Updated

The owners of a California company that distributes videos depicting simulated rape and murder have been scheduled for trial more than five years after federal prosecutors brought obscenity charges against them.

Robert Zicari and his wife, Janet Romano, were indicted in August 2003 on 10 counts, including conspiracy and distributing obscenity through the mail and online. A judge who originally dismissed the charges has scheduled their trial for March 16.

A grand jury and U.S. prosecutors in Pittsburgh found the images sold by the couple's company, Extreme Associates Inc., met the U.S. Supreme Court's test for obscenity, which says pornographers must adhere to the community standards of where products are made and anywhere they might be seen.

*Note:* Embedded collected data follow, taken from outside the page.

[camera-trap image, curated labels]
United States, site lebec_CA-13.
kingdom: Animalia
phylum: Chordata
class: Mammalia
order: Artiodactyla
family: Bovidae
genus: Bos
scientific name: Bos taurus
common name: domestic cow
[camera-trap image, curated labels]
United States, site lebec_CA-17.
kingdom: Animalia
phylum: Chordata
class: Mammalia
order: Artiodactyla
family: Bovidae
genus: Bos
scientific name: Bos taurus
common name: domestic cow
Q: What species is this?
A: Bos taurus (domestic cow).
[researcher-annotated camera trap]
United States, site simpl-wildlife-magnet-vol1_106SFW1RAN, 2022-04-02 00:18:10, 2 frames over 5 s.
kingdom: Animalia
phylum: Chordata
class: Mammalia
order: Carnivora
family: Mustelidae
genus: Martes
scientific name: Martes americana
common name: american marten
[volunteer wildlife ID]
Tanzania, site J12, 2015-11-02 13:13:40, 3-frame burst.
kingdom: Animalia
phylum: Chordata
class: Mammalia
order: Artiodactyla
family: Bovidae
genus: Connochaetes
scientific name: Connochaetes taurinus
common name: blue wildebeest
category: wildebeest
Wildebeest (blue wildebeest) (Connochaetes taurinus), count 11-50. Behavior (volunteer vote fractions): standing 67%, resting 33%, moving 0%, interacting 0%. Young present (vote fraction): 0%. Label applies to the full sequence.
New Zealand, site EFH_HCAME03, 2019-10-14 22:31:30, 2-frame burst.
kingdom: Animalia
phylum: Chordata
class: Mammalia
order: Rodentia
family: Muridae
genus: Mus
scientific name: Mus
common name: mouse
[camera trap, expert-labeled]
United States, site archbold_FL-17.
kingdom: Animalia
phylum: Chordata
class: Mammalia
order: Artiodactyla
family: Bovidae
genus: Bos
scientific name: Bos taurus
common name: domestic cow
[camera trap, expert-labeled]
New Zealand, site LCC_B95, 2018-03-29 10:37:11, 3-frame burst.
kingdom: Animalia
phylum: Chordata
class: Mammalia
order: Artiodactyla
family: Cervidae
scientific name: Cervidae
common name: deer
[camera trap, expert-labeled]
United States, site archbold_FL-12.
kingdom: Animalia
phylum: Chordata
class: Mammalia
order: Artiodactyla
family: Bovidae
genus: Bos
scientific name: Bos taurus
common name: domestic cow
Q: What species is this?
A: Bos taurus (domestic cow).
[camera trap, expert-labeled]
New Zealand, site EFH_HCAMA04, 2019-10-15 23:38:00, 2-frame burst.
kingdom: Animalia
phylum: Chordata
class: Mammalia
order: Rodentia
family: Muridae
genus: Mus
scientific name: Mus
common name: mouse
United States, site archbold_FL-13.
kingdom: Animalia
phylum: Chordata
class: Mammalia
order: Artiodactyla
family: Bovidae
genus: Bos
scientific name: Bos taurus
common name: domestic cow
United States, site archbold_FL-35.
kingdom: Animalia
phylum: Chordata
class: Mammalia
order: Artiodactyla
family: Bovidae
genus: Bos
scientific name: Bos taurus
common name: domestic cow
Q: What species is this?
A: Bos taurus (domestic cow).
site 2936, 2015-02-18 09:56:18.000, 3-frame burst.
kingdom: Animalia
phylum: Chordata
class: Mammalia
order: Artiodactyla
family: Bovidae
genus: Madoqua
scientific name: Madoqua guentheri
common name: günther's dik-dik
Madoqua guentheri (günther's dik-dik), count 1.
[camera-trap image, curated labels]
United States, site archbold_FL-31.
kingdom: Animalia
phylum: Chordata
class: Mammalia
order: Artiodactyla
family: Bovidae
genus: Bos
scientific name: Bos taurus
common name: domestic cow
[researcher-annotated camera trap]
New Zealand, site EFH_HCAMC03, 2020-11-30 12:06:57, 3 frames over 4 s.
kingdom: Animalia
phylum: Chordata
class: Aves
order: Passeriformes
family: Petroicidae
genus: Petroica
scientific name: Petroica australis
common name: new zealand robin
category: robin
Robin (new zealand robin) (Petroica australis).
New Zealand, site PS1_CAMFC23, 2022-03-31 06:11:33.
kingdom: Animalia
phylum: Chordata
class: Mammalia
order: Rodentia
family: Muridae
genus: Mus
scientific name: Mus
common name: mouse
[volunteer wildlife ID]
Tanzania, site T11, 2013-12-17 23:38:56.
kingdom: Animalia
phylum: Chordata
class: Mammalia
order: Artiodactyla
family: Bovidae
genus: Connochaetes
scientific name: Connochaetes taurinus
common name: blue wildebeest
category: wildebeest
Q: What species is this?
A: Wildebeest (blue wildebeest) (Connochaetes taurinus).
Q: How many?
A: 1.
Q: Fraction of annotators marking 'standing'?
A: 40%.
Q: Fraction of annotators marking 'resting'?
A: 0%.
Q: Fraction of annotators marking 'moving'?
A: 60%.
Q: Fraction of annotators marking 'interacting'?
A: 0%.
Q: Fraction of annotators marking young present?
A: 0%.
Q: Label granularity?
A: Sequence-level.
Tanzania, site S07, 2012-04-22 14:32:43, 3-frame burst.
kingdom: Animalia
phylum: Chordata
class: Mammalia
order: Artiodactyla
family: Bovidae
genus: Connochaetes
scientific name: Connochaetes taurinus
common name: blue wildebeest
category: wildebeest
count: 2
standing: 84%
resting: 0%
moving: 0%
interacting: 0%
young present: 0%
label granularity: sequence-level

U.S. District Judge Gary L. Lancaster dismissed the charges in January 2005, saying prosecutors improperly applied obscenity statutes. He concluded that prosecutors had overstepped their bounds in trying to block the material from children and from adults who didn't want to see it.

The 3rd U.S. Circuit Court of Appeals reinstated the charges in December 2005. It rejected the judge's finding, noting that the Supreme Court has determined federal obscenity statutes don't violate one's right to privacy, as Zicari and Romano claimed.

The company's attorney argued unsuccessfully that the Internet has changed notions of privacy and commerce, and that the people who ordered Extreme Associates' products used a private, members-only section of the company's Web site. Those features were sufficient to keep the images from minors and others, and trumped the need for obscenity statutes, he said.

The U.S. Supreme Court refused to take the case in May 2006 and the case languished in federal court until Lancaster ordered a status conference in August.

The charges carry a maximum penalty of 50 years in prison and a $2.5 million fine for Zicari and Romano, and probation and a $5 million fine for the Northridge, Calif., company.